WASHINGTON (Reuters) - Generic versions of expensive biotechnology drugs would reduce the amount of money spent on health care in the United States, a Federal Trade Commission report said on Thursday.
Makers of brand-name biotechnology medicines, which can cost tens of thousands of dollars a year, are pushing for 12 to 14 years of protection from competition for their products as lawmakers craft plans to give the Food and Drug Administration authority to clear cheaper copycat versions.
But an FTC report found “the 12- to 14-year regulatory exclusivity period is too long to promote innovation,” particularly since brand-name companies “likely will retain substantial market share” after generic competitors are approved.
The FTC report found that competitors would likely enter the market only for drugs that had more than $250 million in annual sales, and only two to three generic entrants would be expected.
“These FOB (follow-on biologic) entrants are unlikely to introduce their FOB products at price discounts any larger than between 10 and 30 percent of the pioneer products’ price,” the FTC said in its report.
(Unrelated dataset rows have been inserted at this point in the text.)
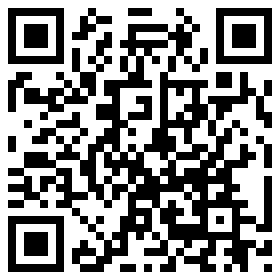 qrcode für Siemens Schütz AC 3e 65A/400V 3 polig - 3RT2037-3SB30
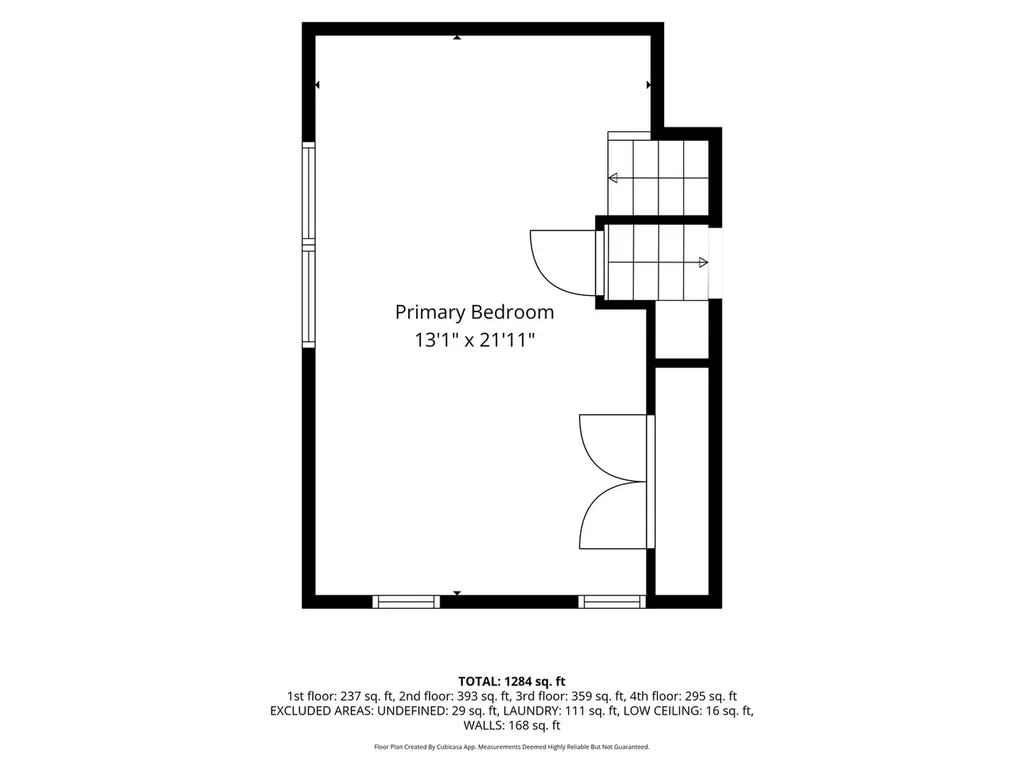 4115 North Washington Street Westmont IL 60559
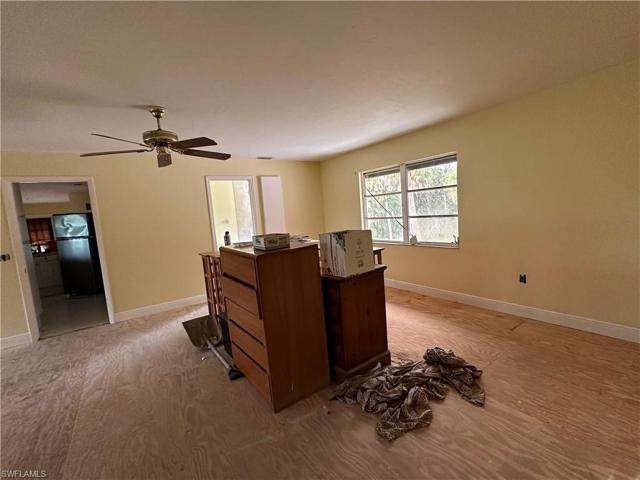 20708  Charing Cross  CIR, Estero, FL 33928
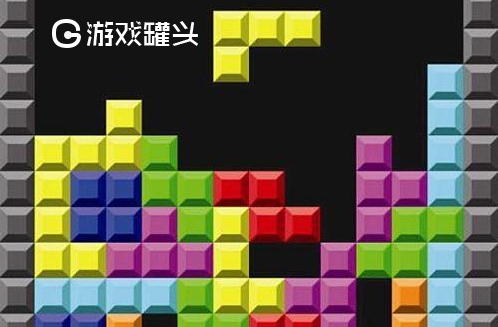 游戏关卡设计pdf_手机游戏难度关卡图片高清_关卡图片卡通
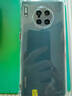 华为 HUAWEI Mate30 Pro（5G版）安卓智能 二手手机国行优惠券补贴 青山黛 8G+128G 实拍图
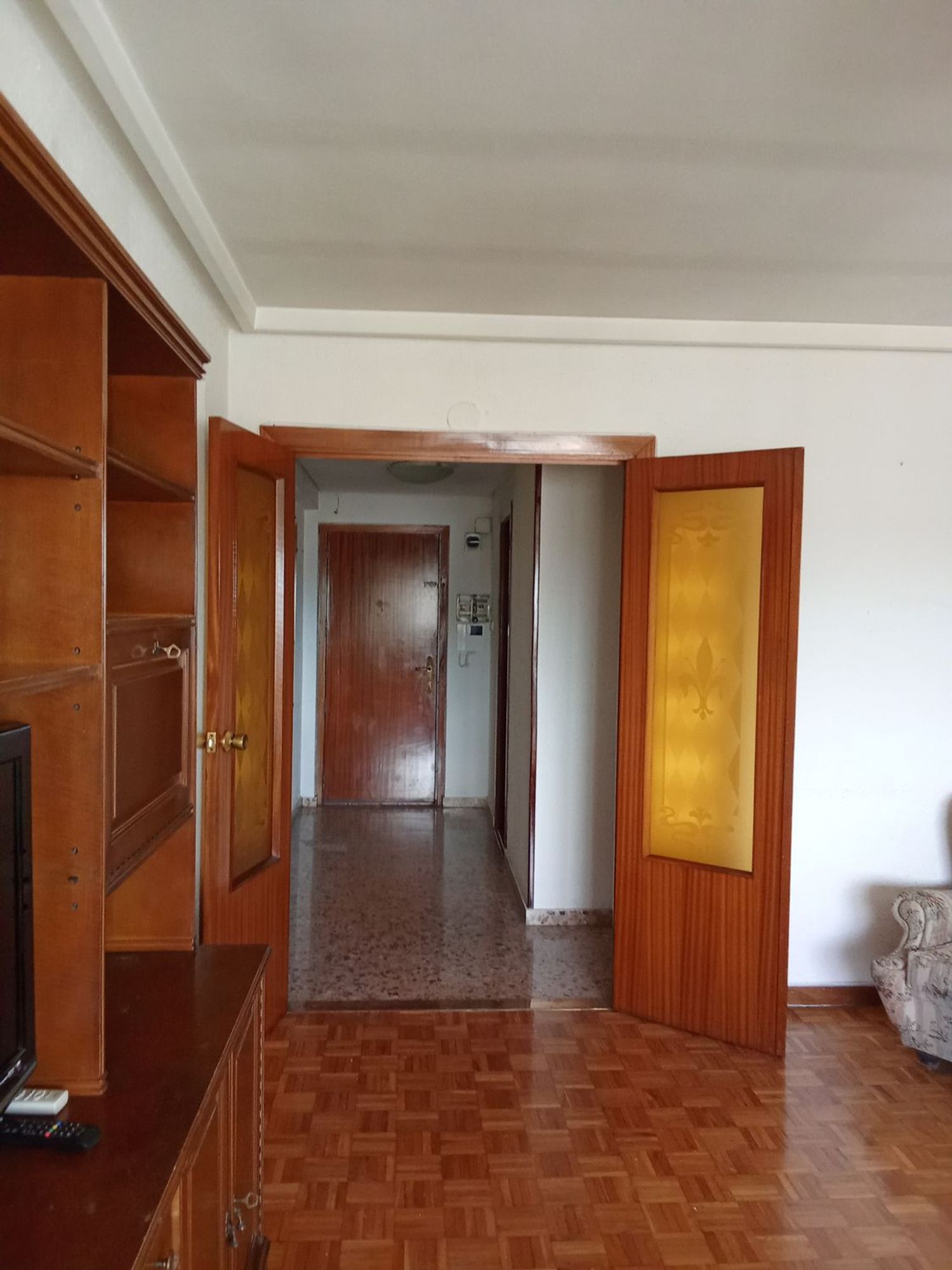 Piso en Paseo de Teruel, 30, Doctor Cerrada - Foto 6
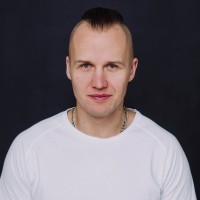 Lauri Lillmaa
Still, the FTC said, giving the FDA clear authority to approve generic biologics “would be an efficient way to bring these lower-priced drugs to market.”
Biologic drugs -- which are usually injectable -- tend to be more expensive and complicated than traditional chemical medicines because they are made from living cells. They are used to treat everything from cancer to autoimmune diseases such as arthritis.
Brand-name biotech companies like Roche Holding’s Genentech Inc and Amgen Inc have fought the creation of a generic industry for such drugs. The generic drug industry, on the other hand, is eager to move into the arena.